Assistant Chief Constable Craig Dibdin gives the male’s eye view on the force’s focus on this subject.
“I’m a very strong advocate for valuing difference in its broadest sense. By this, I mean not just focusing on some protected characteristics. But knowing and understanding that people have different things going on in their lives at different times. What might not be significantly important to one person is the whole world to another.
“If we want to be an organisation that truly represents its community then we need to be prepared to really value and warmly welcome difference.
“The force at Hampshire is split roughly 60-40 men and women. But what we’ve learned through our training sessions is that while awareness is key for those experiencing it first hand, it’s something everyone needs to know about. It’s traditionally not something that men have felt comfortable talking about, myself included. And this has partly led me to understand the need for change.
“Some years ago, a female member of my unit had asked to be removed from a certain shift pattern due to menopausal symptoms. We could have readily moved her to other shifts. I know that my response then was a raised eyebrow. But I decided to speak to another colleague as a sounding board. A female colleague who would surely know?”
Awareness for everyone
“However, this colleague was the same age as me, mid 30s, and she had the same approach. A shrug and fobbing it off as not even being a ‘thing’. An incident which, looking back, massively highlights why we needed this kind of awareness training. I’m pleased to say I’ve learned and grown.
“It’s so important that we don’t make assumptions about other people’s personal experience. Even for those who have gone through menopause – their journey will be completely individual.
“While many men don’t know much about menopause, being a woman doesn’t mean knowing all about it, either. A colleague experienced unexpected early menopause, something she didn’t even know could happen. The implications of that kind of event in life are massive. It can have all sorts of ramifications, emotionally, physically and mentally.”
Leadership and listening
“To me, these are two really key areas. We want everyone to be more aware, but leaders are the ones who can make life-changing decisions. This is a big responsibility, and they need to be properly informed to make these decisions.

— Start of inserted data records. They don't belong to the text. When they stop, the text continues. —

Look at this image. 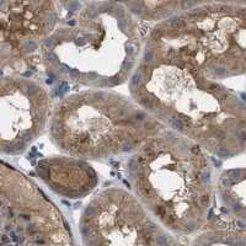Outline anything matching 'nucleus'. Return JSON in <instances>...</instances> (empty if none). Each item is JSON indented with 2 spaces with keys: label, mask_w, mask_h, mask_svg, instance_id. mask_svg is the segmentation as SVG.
<instances>
[{
  "label": "nucleus",
  "mask_w": 246,
  "mask_h": 246,
  "mask_svg": "<svg viewBox=\"0 0 246 246\" xmlns=\"http://www.w3.org/2000/svg\"><path fill=\"white\" fill-rule=\"evenodd\" d=\"M36 171L54 193L69 199L86 197L100 181L96 170L87 161L68 155L39 160Z\"/></svg>",
  "instance_id": "6e6552de"
},
{
  "label": "nucleus",
  "mask_w": 246,
  "mask_h": 246,
  "mask_svg": "<svg viewBox=\"0 0 246 246\" xmlns=\"http://www.w3.org/2000/svg\"><path fill=\"white\" fill-rule=\"evenodd\" d=\"M130 99L160 124L220 159L244 153L246 106L172 48L149 36L129 79Z\"/></svg>",
  "instance_id": "f257e3e1"
},
{
  "label": "nucleus",
  "mask_w": 246,
  "mask_h": 246,
  "mask_svg": "<svg viewBox=\"0 0 246 246\" xmlns=\"http://www.w3.org/2000/svg\"><path fill=\"white\" fill-rule=\"evenodd\" d=\"M149 36L172 48L208 79L223 83L245 74V3H189L158 22Z\"/></svg>",
  "instance_id": "39448f33"
},
{
  "label": "nucleus",
  "mask_w": 246,
  "mask_h": 246,
  "mask_svg": "<svg viewBox=\"0 0 246 246\" xmlns=\"http://www.w3.org/2000/svg\"><path fill=\"white\" fill-rule=\"evenodd\" d=\"M62 12L63 3L0 1V68L39 51Z\"/></svg>",
  "instance_id": "0eeeda50"
},
{
  "label": "nucleus",
  "mask_w": 246,
  "mask_h": 246,
  "mask_svg": "<svg viewBox=\"0 0 246 246\" xmlns=\"http://www.w3.org/2000/svg\"><path fill=\"white\" fill-rule=\"evenodd\" d=\"M144 41L123 3H74L39 48L51 75L92 90L129 81Z\"/></svg>",
  "instance_id": "f03ea898"
},
{
  "label": "nucleus",
  "mask_w": 246,
  "mask_h": 246,
  "mask_svg": "<svg viewBox=\"0 0 246 246\" xmlns=\"http://www.w3.org/2000/svg\"><path fill=\"white\" fill-rule=\"evenodd\" d=\"M126 171L133 196L166 226L192 233L208 215L212 162L187 138L164 129L130 154Z\"/></svg>",
  "instance_id": "7ed1b4c3"
},
{
  "label": "nucleus",
  "mask_w": 246,
  "mask_h": 246,
  "mask_svg": "<svg viewBox=\"0 0 246 246\" xmlns=\"http://www.w3.org/2000/svg\"><path fill=\"white\" fill-rule=\"evenodd\" d=\"M48 128L60 153L85 161L133 154L165 129L132 99L92 89L69 94L56 103Z\"/></svg>",
  "instance_id": "20e7f679"
},
{
  "label": "nucleus",
  "mask_w": 246,
  "mask_h": 246,
  "mask_svg": "<svg viewBox=\"0 0 246 246\" xmlns=\"http://www.w3.org/2000/svg\"><path fill=\"white\" fill-rule=\"evenodd\" d=\"M124 6L135 19H143L146 21H162L171 17L175 14L186 9L189 3L181 1H129L123 3Z\"/></svg>",
  "instance_id": "9d476101"
},
{
  "label": "nucleus",
  "mask_w": 246,
  "mask_h": 246,
  "mask_svg": "<svg viewBox=\"0 0 246 246\" xmlns=\"http://www.w3.org/2000/svg\"><path fill=\"white\" fill-rule=\"evenodd\" d=\"M217 189L225 206L242 217L245 213V167L229 169L222 172L217 181Z\"/></svg>",
  "instance_id": "1a4fd4ad"
},
{
  "label": "nucleus",
  "mask_w": 246,
  "mask_h": 246,
  "mask_svg": "<svg viewBox=\"0 0 246 246\" xmlns=\"http://www.w3.org/2000/svg\"><path fill=\"white\" fill-rule=\"evenodd\" d=\"M52 110L49 92L38 81L0 78V153H23L48 127Z\"/></svg>",
  "instance_id": "423d86ee"
}]
</instances>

“We have a really good, active set of network groups, including Inspire, our women’s group. Our most recent addition is a men’s group. These networks communicate really well, asking and answering difficult questions and feeding back to leadership. All helping us, as an organisation, to be more supportive.
“Our networks are really accelerating the pace of change. We have a number of menopause advocates now, and our women’s network runs menopause cafés. Plus our line manager wellbeing training now features a module on menopause. Our networks know they have a voice and know they’ll be heard. It’s so important we know about these things if we want to be more inclusive.
“We ran some recent training sessions on International Women’s Day and World Menopause Day. The male attendance for these was 35% and 10% respectively. Not so long ago this would have been zero. These are great strides.
“To any organisations considering introducing menopause awareness, I’d say invest in a women’s network. Both in terms of resource and commitment from leadership. Crucially, be prepared to listen to what they have to say. Engage with them, and ask what the organisation do in terms of support.
“If they don’t raise menopause as an issue, don’t be afraid to come right out and ask: is there anything more we can do in relation to menopause?”